::: Materials provided :::

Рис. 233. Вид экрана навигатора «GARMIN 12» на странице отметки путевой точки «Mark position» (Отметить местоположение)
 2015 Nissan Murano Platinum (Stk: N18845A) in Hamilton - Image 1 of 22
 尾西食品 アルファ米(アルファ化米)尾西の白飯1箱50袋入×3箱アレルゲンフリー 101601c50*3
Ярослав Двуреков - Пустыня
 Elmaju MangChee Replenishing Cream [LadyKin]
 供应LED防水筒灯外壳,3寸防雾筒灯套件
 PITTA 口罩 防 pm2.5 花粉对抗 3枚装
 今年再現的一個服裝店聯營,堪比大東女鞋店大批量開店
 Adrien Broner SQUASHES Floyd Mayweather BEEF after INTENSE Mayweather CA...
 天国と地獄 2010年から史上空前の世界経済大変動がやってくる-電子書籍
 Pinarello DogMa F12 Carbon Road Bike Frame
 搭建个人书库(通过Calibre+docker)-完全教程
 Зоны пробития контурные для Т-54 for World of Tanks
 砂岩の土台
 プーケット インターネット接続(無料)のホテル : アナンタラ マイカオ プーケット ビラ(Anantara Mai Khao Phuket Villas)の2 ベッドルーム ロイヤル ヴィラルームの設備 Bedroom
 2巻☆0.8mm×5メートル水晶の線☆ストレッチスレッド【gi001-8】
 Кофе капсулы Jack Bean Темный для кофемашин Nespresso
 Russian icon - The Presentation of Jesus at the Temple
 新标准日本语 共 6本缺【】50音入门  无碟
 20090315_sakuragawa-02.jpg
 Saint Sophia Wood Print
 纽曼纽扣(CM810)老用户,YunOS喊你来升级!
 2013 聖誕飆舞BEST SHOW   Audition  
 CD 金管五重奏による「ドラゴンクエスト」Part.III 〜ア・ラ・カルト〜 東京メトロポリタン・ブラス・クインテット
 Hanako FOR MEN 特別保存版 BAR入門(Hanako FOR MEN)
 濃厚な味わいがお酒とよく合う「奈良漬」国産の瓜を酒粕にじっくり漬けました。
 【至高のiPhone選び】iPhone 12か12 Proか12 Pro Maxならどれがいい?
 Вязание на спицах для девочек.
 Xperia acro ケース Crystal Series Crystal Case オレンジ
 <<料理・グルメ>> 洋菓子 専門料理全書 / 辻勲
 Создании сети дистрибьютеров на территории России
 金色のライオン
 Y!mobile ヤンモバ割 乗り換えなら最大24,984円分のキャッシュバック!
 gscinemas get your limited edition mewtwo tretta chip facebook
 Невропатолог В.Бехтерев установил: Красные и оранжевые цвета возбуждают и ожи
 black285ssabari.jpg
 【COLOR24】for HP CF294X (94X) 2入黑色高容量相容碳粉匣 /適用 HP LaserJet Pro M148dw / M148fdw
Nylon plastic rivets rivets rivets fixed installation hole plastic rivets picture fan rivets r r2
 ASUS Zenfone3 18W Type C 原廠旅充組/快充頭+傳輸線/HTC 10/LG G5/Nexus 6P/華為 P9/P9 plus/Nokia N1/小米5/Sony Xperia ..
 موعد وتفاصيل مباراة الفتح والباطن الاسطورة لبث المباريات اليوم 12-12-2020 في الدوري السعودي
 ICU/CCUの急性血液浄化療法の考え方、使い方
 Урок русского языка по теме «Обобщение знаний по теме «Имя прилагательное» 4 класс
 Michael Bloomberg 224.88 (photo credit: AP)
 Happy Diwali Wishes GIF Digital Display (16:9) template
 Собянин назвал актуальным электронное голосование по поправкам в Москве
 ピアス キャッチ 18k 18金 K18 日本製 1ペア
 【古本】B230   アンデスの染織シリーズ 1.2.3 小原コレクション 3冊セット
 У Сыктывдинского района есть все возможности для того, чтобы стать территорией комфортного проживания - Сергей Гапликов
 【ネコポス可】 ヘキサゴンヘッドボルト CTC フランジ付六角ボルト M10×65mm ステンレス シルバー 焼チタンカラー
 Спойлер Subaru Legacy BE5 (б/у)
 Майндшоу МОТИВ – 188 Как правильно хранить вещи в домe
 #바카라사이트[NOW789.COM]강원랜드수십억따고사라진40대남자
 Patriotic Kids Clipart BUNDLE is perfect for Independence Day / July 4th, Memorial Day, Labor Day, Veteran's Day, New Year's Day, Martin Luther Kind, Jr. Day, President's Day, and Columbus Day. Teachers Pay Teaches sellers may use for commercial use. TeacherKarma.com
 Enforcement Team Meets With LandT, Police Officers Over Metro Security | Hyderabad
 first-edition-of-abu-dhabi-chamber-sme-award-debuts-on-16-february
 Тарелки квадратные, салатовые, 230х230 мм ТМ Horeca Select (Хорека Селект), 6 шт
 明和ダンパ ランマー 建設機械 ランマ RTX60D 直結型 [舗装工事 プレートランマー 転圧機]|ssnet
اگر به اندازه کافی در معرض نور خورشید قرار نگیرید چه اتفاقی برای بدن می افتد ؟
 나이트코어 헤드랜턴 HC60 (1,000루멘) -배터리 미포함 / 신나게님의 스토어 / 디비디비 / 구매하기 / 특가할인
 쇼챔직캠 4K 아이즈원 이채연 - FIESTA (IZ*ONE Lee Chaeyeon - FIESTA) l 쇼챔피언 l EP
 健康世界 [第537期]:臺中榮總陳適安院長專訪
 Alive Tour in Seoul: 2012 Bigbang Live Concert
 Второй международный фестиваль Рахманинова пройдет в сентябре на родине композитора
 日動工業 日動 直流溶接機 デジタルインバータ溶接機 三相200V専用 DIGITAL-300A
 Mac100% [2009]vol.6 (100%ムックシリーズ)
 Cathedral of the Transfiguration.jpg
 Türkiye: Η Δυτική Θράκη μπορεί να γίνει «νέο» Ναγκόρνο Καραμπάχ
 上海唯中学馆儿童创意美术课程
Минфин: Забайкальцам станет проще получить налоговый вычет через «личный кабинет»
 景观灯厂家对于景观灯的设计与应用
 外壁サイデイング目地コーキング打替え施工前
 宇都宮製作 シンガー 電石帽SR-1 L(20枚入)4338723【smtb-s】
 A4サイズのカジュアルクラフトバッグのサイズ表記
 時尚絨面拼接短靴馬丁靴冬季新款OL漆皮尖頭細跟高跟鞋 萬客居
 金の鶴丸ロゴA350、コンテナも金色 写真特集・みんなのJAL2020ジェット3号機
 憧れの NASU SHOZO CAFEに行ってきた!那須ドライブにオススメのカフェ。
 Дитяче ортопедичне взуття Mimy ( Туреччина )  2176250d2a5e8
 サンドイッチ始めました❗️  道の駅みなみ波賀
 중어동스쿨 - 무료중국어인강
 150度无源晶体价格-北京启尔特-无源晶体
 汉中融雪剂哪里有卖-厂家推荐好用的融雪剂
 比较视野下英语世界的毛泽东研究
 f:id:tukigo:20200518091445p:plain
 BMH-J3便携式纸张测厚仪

:::

• **What needs to be done**
Look above for the line with "<<料理・グルメ>> 洋菓子 専門料理全書 / 辻勲" and the line with "black285ssabari.jpg". Retype those two lines and every line between them exactly, adding nothing.

• **Response for this exercise**
 <<料理・グルメ>> 洋菓子 専門料理全書 / 辻勲
 Создании сети дистрибьютеров на территории России
 金色のライオン
 Y!mobile ヤンモバ割 乗り換えなら最大24,984円分のキャッシュバック!
 gscinemas get your limited edition mewtwo tretta chip facebook
 Невропатолог В.Бехтерев установил: Красные и оранжевые цвета возбуждают и ожи
 black285ssabari.jpg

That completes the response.